Click to rate this post!
[Total: 0 Average: 0]

This article has 1 Comment

  1. Spokesman Review

    June 27, 1970

    Neil Diamond Brings Down House at Coliseum
    By Jerry Wigen

    The Spokane Coliseum rocked Friday night to the contemporary sounds of pop artist, Neil Diamond, who entertained some 2,000 persons with a medley of his hits.

    Diamond, a recording artist and composer, and his trio of musicians performed such popular numbers as “Solitary Man,” “Thank the Lord for the Nighttime,” “Cherry Cherry” and “Sweet Caroline.”

    Diamond played mainly to an audience of young persons, but sprinkled here and there, were a few of the “over 30” set who seemed to enjoy the youthful artist as much as the teenagers.

    Diamond evoked laughter when he told the audience that someone had told him Spokane was an Indian word meaning “dead fish.”

    Comedian Warms Crowd

    The first half of the show was devoted to comedian, Sandy Baron, who warmed the audience up with a variety of jokes and comedy routines.
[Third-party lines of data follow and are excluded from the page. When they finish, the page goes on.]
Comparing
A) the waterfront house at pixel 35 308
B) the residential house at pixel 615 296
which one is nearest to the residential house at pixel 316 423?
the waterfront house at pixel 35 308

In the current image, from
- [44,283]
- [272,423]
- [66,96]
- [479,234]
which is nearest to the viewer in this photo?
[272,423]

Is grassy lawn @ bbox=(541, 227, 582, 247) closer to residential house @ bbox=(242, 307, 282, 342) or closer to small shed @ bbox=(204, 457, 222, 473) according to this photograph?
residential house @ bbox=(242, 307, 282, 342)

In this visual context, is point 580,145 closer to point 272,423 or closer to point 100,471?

Baron’s repetoire of comedy poked fun at religion, sex, dating and southern bigotry. Some of the jokes would have been more appropriate on a nightclub stage, but no one appeared to be offended.

    Many Feel Snubbed

    Many, however, may have felt that too much time was taken up by Baron and too little devoted to the man the audience came to see–Neil Diamond.
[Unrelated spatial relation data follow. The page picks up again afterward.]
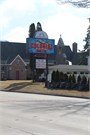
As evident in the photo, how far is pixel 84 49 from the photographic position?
246 feet

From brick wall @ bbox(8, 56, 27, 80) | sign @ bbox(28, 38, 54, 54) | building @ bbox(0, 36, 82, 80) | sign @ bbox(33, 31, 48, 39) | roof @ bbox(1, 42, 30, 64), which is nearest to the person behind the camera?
sign @ bbox(28, 38, 54, 54)

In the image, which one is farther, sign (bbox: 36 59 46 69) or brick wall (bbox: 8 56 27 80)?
brick wall (bbox: 8 56 27 80)

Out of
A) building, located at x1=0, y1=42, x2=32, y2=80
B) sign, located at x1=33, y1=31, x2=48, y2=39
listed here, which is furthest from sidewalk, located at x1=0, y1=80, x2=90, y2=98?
building, located at x1=0, y1=42, x2=32, y2=80

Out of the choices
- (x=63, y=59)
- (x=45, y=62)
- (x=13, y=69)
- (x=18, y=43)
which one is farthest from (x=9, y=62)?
(x=45, y=62)

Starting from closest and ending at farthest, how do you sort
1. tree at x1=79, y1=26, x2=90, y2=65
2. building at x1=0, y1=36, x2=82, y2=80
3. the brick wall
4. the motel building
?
the motel building, the brick wall, building at x1=0, y1=36, x2=82, y2=80, tree at x1=79, y1=26, x2=90, y2=65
    Diamond came on stage against a background of blue light following the intermission and left the stage at the end of his performance with a standing ovation. His final song was “Brother Love’s Traveling Salvation Show.”

    The crowd really warmed up to Diamond when he left the stage in a mock ending to the performance. Claps and cheers brought him back, and he went to play “Kentucky Woman,” which literally brought down the house.